Details
-
Bug
-
Status: Closed (View Workflow)
-
Major
-
Resolution: Fixed
-
21.06.16, 22.08.12, 23.02.9
-
None
Description
The fixes to MXS-4979 and MXS-5010 resulted in a regression where an early mismatching response to a session command does not correctly trigger the closing of the connection. This results in the connection being left open with a diverged session state.

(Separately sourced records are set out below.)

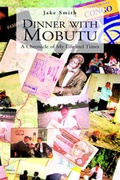 Cover: Dinner with Mobutu - Xlibris Corporation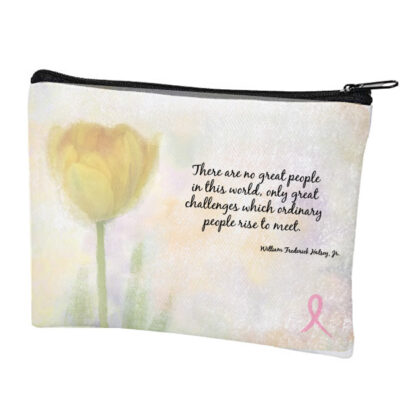 A white pencil case with black zipper, a yellow watercolored flower on one side, text reading "There are no great people, only great challenges which ordinary people rise to meet." in black cursive text, with a pink cancer ribbon on the bottom right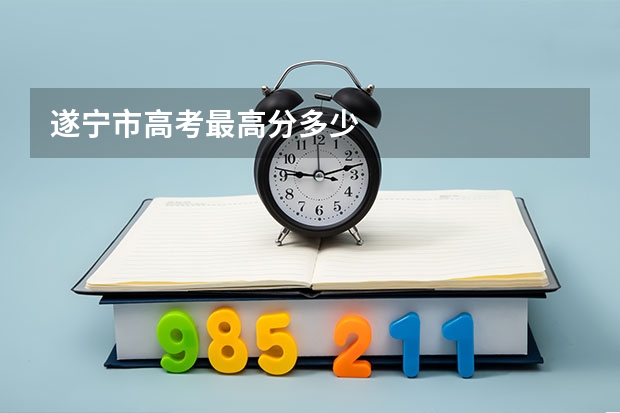 遂宁市高考最高分多少
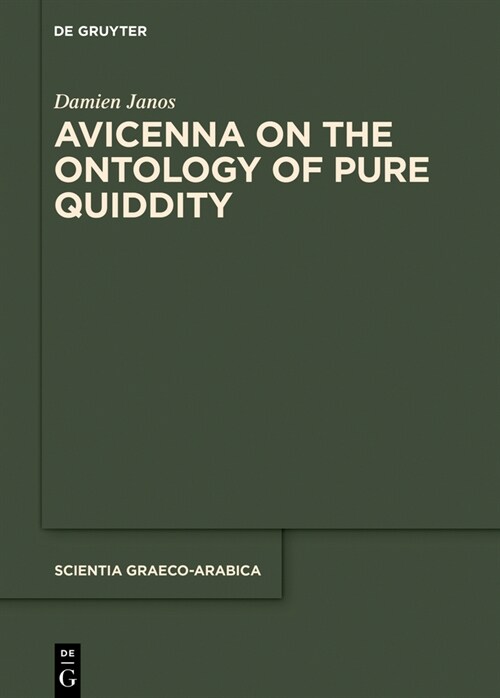 Avicenna on the Ontology of Pure Quiddity (Hardcover)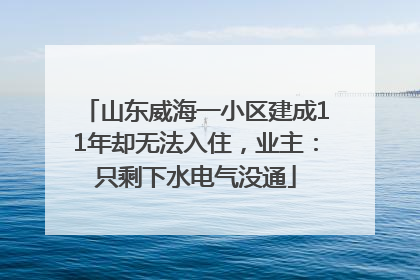 山东威海一小区建成11年却无法入住，业主：只剩下水电气没通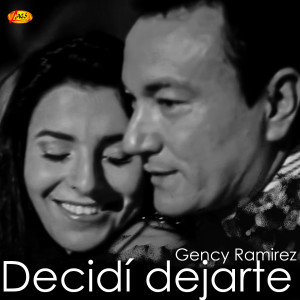 Gency Ramirez的专辑Decidí Regresar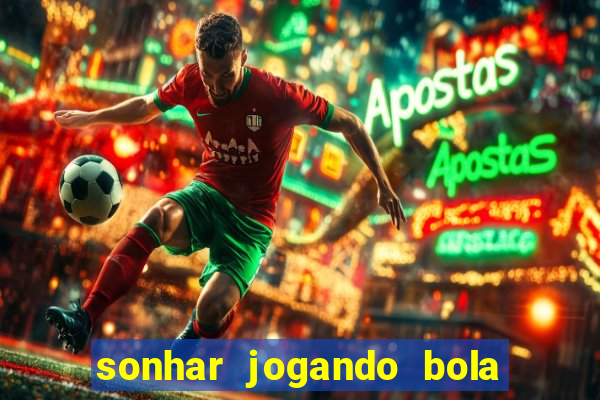 sonhar jogando bola e fazendo gol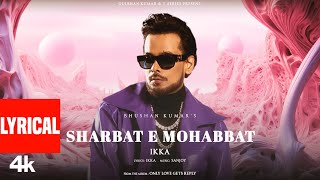 Sharbat E Mohabbat Full Song Lyrics Ikka  Sanjoy  Only Love Gets Reply [upl. by Feld717]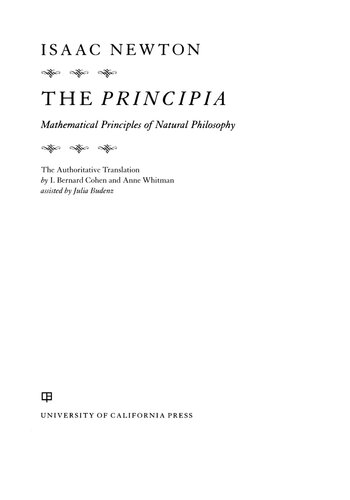 The Principia: The Authoritative Translation: Mathematical Principles of Natural Philosophy
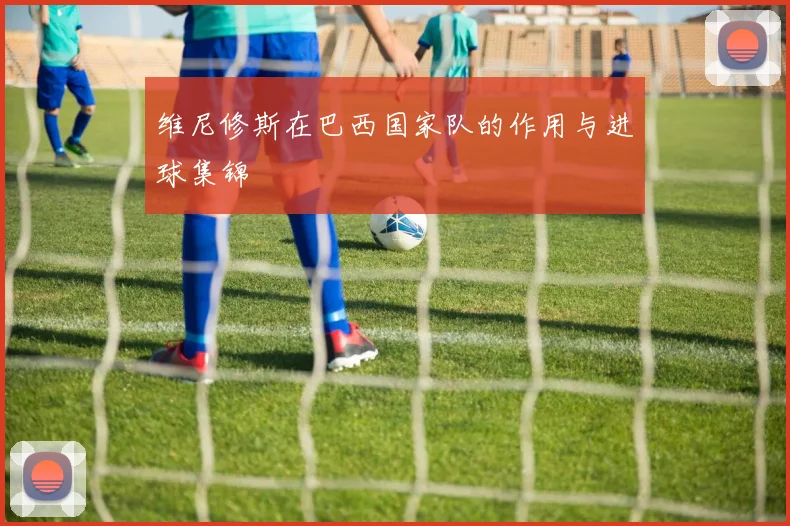 维尼修斯在巴西国家队的作用与进球集锦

In practice this seems to happen with COM_STMT_PREPARE where warnings for unknown PS IDs are logged. Here is the output from the test case that reproduces the problem:
2025-03-03 09:54:20 info : (6) > Autocommit: [enabled], trx is [not open], cmd: (0x16) COM_STMT_PREPARE, plen: 30, type: QUERY_TYPE_READ|QUERY_TYPE_PREPARE_STMT, stmt: SELECT id, a FROM test.t1
|
2025-03-03 09:54:20 info : (6) (RW-Split-Router); > Autocommit: [enabled], trx is [not open], cmd: (0x16) COM_STMT_PREPARE, plen: 30, type: QUERY_TYPE_READ|QUERY_TYPE_PREPARE_STMT, stmt: SELECT id, a FROM test.t1
|
2025-03-03 09:54:20 info : (6) [readwritesplit] (RW-Split-Router); Session write, routing to all servers.
|
2025-03-03 09:54:20 info : (6) [readwritesplit] (RW-Split-Router); Route query to master: server1
|
2025-03-03 09:54:20 info : (6) [readwritesplit] (RW-Split-Router); Route query to slave: server2
|
2025-03-03 09:54:20 info : (6) [readwritesplit] (RW-Split-Router); Will return response from 'server1' to the client
|
2025-03-03 09:54:20 info : (6) [readwritesplit] (RW-Split-Router); Reply complete from 'server2', discarding it: Error: 1054, 42S22 Unknown column 'a' in 'SELECT'
|
2025-03-03 09:54:22 info : (6) PS internal ID 3 maps to external ID 206 on server 'server1'
|
2025-03-03 09:54:22 info : (6) [readwritesplit] (RW-Split-Router); Reply complete from 'server1' (OK: 0 warnings)
|
2025-03-03 09:54:22 info : (6) [MariaDBProtocol] (RW-Split-Router); Added COM_STMT_PREPARE to history with ID 3: SELECT id, a FROM test.t1 (result: OK)
|
2025-03-03 09:54:22 info : (6) > Autocommit: [enabled], trx is [not open], cmd: (0x17) COM_STMT_EXECUTE, plen: 14, type: QUERY_TYPE_READ, stmt: ID: 3
|
2025-03-03 09:54:22 info : (6) (RW-Split-Router); > Autocommit: [enabled], trx is [not open], cmd: (0x17) COM_STMT_EXECUTE, plen: 14, type: QUERY_TYPE_READ, stmt: ID: 3
|
2025-03-03 09:54:22 info : (6) [readwritesplit] (RW-Split-Router); Route query to slave: server2 <
|
2025-03-03 09:54:22 info : (6) [readwritesplit] (RW-Split-Router); COM_STMT_EXECUTE on server2
|
2025-03-03 09:54:22 warning: (6) (server2); MaxScale has encountered an unexpected situation: Unknown prepared statement handler (3) given to MaxScale for COM_STMT_EXECUTE by 'skysql'@'::ffff:192.168.122.1'. Add 'session_trace=200' under the [maxscale] section to enable session level tracing to make the debugging of this problem easier.
|
2025-03-03 09:54:22 warning: (6) (server2); Unknown prepared statement handler (3) given to MaxScale for COM_STMT_EXECUTE by 'skysql'@'::ffff:192.168.122.1'
|
This simulates the case where the replication of an ALTER TABLE ... ADD COLUMN command was too slow and the added field didn't exist on server2 which results in the COM_STMT_PREPARE failing. The correct action would've been to close the connections that returned mismatching responses.
The cause of this bug is an inverted boolean condition in the no_longer_in_history() function which treats the latest command as never being in the history when it should treat it as always being in the history.